[[ THE INPUT open ]]
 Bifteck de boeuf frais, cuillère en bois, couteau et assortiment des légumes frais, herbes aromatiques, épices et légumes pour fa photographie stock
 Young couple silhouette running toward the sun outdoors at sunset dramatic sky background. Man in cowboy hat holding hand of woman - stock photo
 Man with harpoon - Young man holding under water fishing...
[[ THE INPUT closed ]]
[[ THE INPUT open ]]
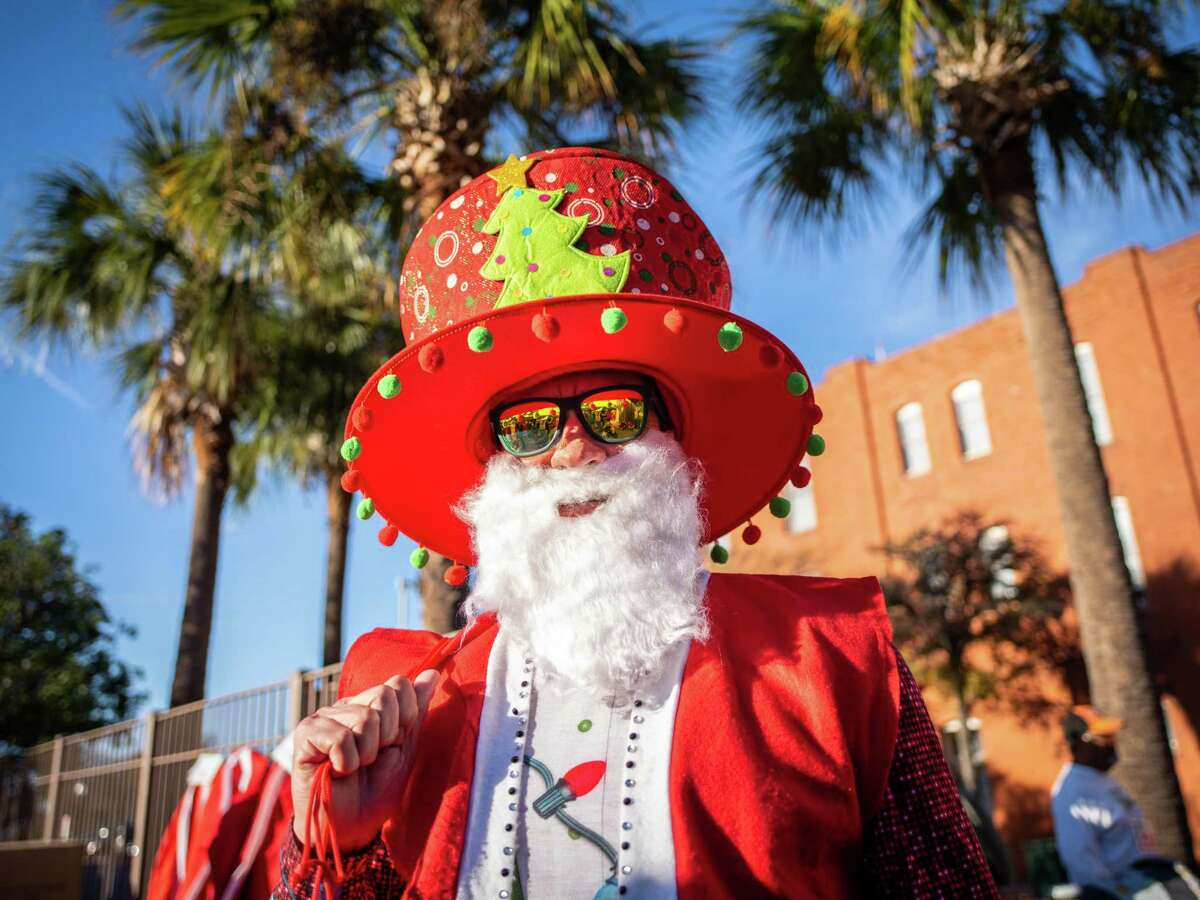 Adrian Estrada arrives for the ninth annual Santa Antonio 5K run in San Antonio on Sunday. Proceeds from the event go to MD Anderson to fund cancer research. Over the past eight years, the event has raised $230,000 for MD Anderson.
[[ THE INPUT closed ]]
[[ THE INPUT open ]]
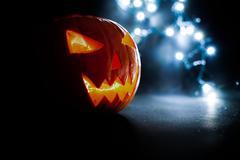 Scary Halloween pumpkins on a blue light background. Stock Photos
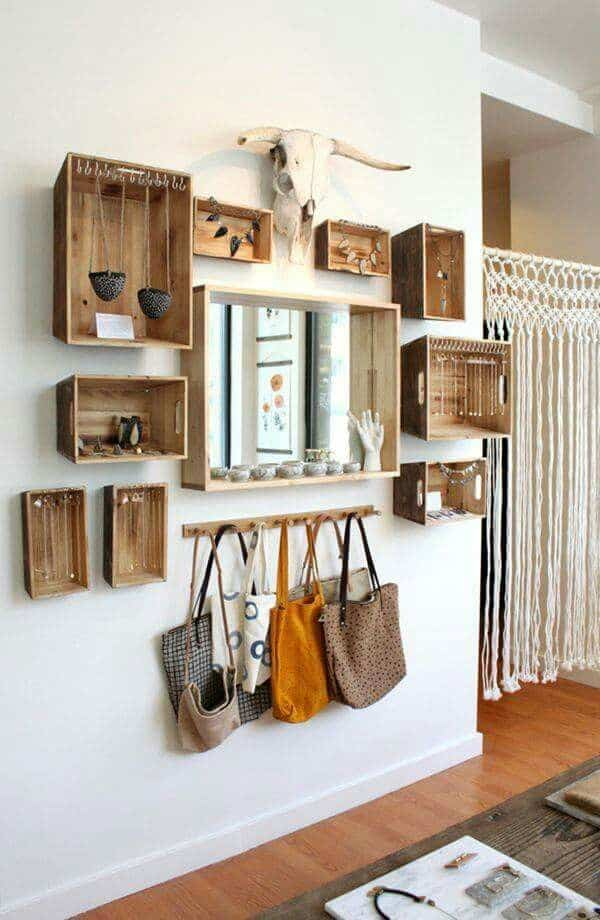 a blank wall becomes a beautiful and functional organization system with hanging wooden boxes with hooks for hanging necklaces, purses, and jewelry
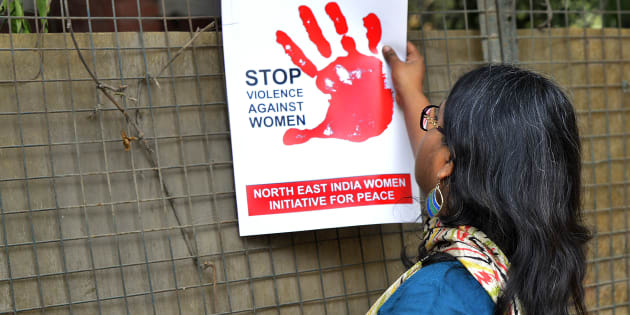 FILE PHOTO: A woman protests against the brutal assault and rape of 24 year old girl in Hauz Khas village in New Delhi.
[[ THE INPUT closed ]]
REQUIREMENT:
Everything above from the line containing "a blank wall" through the line containing "FILE PHOTO: A" must be repeated exactly, and the pictures must be left out.

RESULT FOR THIS EXERCISE:
 a blank wall becomes a beautiful and functional organization system with hanging wooden boxes with hooks for hanging necklaces, purses, and jewelry
 FILE PHOTO: A woman protests against the brutal assault and rape of 24 year old girl in Hauz Khas village in New Delhi.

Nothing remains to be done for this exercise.